▸ **SOURCE EXTRACT**:
═══
Wednesday, 10 February 2021

The Digital Loonie

It's literally true that some of the $20 bills moldering in my wallet have been there for the past year.  Almost all my financial transactions have moved to online or contactless payment, and I'm surely not alone. Today Bank of Canada Deputy Governor Timothy Lane delivered a lengthy speech to the Instiute for Data Valorization (what dat??) in Montreal on the subject of "Payments Innovation beyond the Pandemic". Let's take a look.

Lane began his remarks by describing the rapid growth in digital transactions since the pandemic began:

A survey of Canadian retailers shows that e-commerce has nearly doubled from pre-pandemic levels.

.....In our most recent Business Outlook Survey, nearly two-thirds of participating firms reported that they are making some kind of digital investment. 

.....Among these developments is a shift toward the increasing use of digital payments. For example, a November 2020 survey found that two-thirds of small businesses now accept payments online—and half of them started doing so only recently.

Even when Canadians pay for goods in person, contactless options appear to be gaining traction. Interac reports that the volume of Interac Flash transactions grew by two-thirds in July 2020 compared with April.  Consumer surveys also report that contactless payments have increased.

Most of the technologies Lane is describing here are well-established. Indeed, it is almost a surprise that it has taken the pandemic to get so many businesses and consumers to embrace them more fully. Still, it is very clear that there is no longer any way back to the old cash-in-hand world.

Lane then went on to talk about changes in the Bank of Canada's physical bank notes, before musing about the possibility of a government-issued digital currency -- a "digital loonie":

.....for the past decade or so .....and we’ve been asking ourselves: could Canada and Canadians benefit from a digital form of cash?

.....In a speech in Montréal a year ago, I gave our preliminary view: we did not see a need for a central bank digital currency at that time, but we could imagine scenarios that could make a central bank digital currency beneficial in Canada. 

.....A year later, our view remains unchanged: a digital currency is by no means a foregone conclusion.

.....That said, the world has been changing even faster than we expected.....  And so our work to prepare for the day when Canada might want to launch a digital loonie—backed by the Bank—has also accelerated.
═══
▸ **INFORMATION SHOWN**:
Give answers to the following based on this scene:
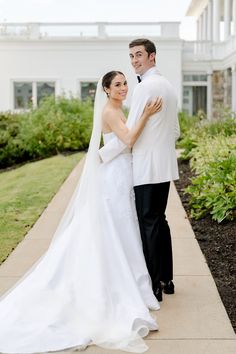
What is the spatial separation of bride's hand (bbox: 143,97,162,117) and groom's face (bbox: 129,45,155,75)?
0.27 meters

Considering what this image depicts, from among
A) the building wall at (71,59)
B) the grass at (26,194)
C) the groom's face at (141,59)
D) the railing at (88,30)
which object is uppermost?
the railing at (88,30)

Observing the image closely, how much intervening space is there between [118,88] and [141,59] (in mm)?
288

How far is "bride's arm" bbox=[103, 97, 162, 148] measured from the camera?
4.95 meters

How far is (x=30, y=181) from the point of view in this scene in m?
13.5

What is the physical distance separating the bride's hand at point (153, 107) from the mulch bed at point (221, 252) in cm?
164

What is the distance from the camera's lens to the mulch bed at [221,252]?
557 centimetres

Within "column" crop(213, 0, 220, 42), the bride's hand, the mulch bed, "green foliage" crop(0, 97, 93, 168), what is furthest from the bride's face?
"column" crop(213, 0, 220, 42)

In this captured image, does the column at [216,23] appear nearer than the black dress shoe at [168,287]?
No

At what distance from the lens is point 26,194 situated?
11812mm

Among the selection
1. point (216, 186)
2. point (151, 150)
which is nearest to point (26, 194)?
point (216, 186)

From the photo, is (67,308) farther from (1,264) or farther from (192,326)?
(1,264)

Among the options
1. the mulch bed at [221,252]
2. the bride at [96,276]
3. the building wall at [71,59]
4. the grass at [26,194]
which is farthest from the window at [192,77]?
the bride at [96,276]

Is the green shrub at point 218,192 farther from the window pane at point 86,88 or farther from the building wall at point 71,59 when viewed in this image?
the window pane at point 86,88

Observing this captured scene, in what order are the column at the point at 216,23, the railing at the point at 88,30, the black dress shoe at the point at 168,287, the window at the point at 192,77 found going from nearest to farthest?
the black dress shoe at the point at 168,287, the railing at the point at 88,30, the window at the point at 192,77, the column at the point at 216,23
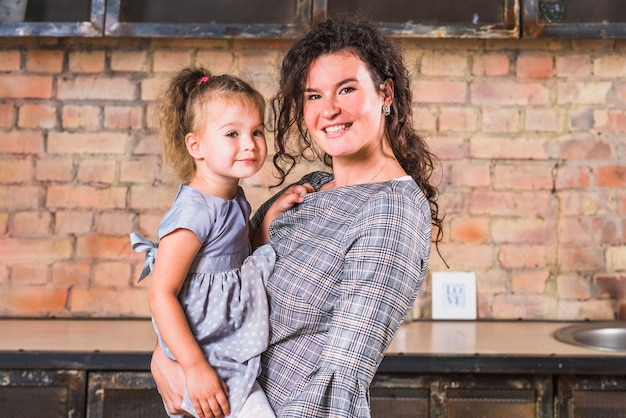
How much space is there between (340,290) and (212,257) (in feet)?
1.06

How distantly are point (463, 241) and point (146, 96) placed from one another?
1312 millimetres

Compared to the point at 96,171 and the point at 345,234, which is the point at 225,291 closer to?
the point at 345,234

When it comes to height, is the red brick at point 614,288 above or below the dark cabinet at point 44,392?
above

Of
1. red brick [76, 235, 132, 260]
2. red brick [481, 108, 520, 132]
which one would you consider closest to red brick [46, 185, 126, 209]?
red brick [76, 235, 132, 260]

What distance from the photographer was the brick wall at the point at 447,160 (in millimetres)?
2760

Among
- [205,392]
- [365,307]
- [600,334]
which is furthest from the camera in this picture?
[600,334]

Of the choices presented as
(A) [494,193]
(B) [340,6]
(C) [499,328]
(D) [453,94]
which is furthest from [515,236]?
(B) [340,6]

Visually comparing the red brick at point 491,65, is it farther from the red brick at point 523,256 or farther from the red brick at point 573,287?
the red brick at point 573,287

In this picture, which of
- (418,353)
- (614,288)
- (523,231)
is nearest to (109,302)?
(418,353)

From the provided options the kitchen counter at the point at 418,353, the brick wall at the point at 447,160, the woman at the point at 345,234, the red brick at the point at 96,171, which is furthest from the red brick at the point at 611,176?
the red brick at the point at 96,171

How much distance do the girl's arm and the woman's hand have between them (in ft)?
0.24

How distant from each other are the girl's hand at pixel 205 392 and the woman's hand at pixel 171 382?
7cm

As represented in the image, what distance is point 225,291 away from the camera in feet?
4.68

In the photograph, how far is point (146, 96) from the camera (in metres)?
2.79
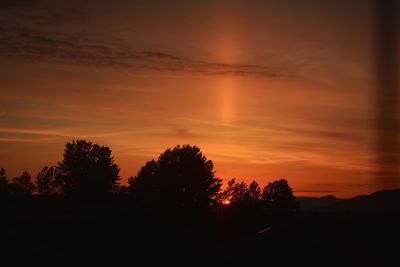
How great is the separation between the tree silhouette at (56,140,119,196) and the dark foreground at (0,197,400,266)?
1529 inches

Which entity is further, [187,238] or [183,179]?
[183,179]

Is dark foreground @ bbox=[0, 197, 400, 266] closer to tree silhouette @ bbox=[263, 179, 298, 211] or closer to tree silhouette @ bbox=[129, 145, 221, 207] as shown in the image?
tree silhouette @ bbox=[129, 145, 221, 207]

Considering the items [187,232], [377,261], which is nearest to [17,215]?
[187,232]

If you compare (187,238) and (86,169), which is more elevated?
(86,169)

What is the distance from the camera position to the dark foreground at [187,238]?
52.0 feet

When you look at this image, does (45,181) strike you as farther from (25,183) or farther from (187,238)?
(187,238)

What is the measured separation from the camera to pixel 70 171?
7850cm

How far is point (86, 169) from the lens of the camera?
76.9m

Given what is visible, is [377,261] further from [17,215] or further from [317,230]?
[17,215]

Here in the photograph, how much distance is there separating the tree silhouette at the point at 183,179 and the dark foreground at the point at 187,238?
2902cm

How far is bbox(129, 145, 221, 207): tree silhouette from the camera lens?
70.1 meters

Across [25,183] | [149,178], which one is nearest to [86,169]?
[149,178]

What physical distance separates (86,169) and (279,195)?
4401 centimetres

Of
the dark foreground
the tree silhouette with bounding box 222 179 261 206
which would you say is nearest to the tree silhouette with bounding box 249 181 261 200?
the tree silhouette with bounding box 222 179 261 206
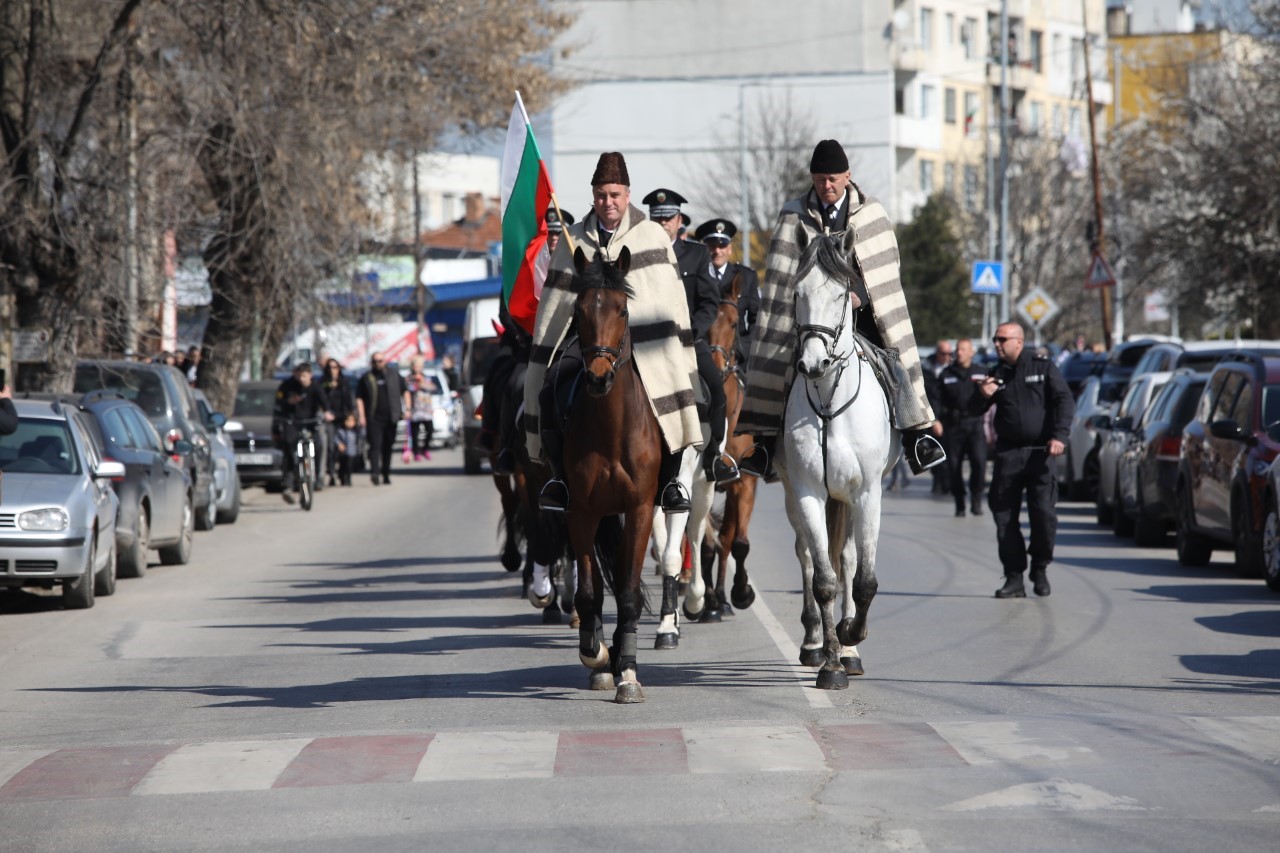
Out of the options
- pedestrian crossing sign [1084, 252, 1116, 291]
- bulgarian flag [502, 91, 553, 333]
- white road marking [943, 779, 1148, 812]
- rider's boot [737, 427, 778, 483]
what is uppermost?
pedestrian crossing sign [1084, 252, 1116, 291]

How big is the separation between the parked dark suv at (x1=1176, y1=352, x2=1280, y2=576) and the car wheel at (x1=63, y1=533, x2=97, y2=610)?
8.86 metres

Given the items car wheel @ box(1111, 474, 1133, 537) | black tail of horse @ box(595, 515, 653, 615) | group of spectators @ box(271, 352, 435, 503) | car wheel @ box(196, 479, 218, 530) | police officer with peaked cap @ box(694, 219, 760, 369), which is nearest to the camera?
black tail of horse @ box(595, 515, 653, 615)

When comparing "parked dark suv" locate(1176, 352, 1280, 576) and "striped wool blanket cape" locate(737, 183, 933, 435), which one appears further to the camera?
"parked dark suv" locate(1176, 352, 1280, 576)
═══
▸ **WORK INSTRUCTION 1**:
According to the digital loonie post, why has the Bank of Canada's work to prepare for a possible digital loonie accelerated? Answer in one to three sentences.
▸ **WORK INSTRUCTION 2**:
Please list every survey or report that Lane cites in the digital loonie post as evidence of the growth in digital transactions, with what each found.
The material above is separate from the digital loonie post.

▸ **EXPECTED ANSWER 1**:
Lane says the world has been changing even faster than the Bank expected. So its work to prepare for a day when Canada might want to launch a digital loonie backed by the Bank has also accelerated, even though its view that a digital currency is not a foregone conclusion remains unchanged.

▸ **EXPECTED ANSWER 2**:
- A survey of Canadian retailers: e-commerce has nearly doubled from pre-pandemic levels.
- The Bank's most recent Business Outlook Survey: nearly two-thirds of participating firms reported making some kind of digital investment.
- A November 2020 survey: two-thirds of small businesses now accept payments online, and half of them started doing so only recently.
- Interac's report: the volume of Interac Flash transactions grew by two-thirds in July 2020 compared with April.
- Consumer surveys: contactless payments have increased.